I had some trouble with breastfeeding with my first two daughters and I want this one (due on 9/20-ish) to be a little easier.

My question is: With large breasts (they manage an E or EE when full but not overly so) and "average" nipples - is it more helpful to try and squeeze the breast so it is more vertical, matching the baby's mouth when it is sideways and nursing...or should i be squeezing the breast so it is horizontal and turn baby to a comfier position once latched?

Hope I was able to express that somewhat clearly.

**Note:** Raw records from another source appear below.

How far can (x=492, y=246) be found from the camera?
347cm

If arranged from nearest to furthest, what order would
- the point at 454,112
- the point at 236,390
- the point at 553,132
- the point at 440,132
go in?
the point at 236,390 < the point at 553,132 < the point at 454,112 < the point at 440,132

Thank you for being willing to answer questions!!

Jen
How did it go? There is no needing to squeezing anyway, just let the baby always feed in a position comfortable for both =)
Hi! I have a 13-month-old daughter who is breastfed. She is down to once-a-day before bed and she's eating tons of solids and drinking vit. D milk. Anyway, my husband and I want to get pregnant again soon (I'm 34), and it just doesn't seem to be happening yet. My periods have been regular since March. Do you think I'm not ovulating? This was mentioned to me recently, that I may need to stop BF before I'll start ovulating again. What do you think?
Breastfeeding is not a complication on getting pregnant, lots of moms tandem feed after birth even! So this tells you they don't stop during pregnancy =) sorry I got here so late.
My 3 1/2 week old daughter falls asleep while breastfeeding. I do switch breasts and burp and/or change her diaper to help wake her. But soon after she begins to nurse, she falls into sleep again. She feeds about every 60-90 minutes through out the day. She sleeps a bit longer during the early morning hours. My question is... Is this a normal or good pattern to be in? It seems she is using the breast as a pacifier. Is this a good habit? Any suggestions/advice would be appreciated.
She could have been latching on wrong maybe? How did it go?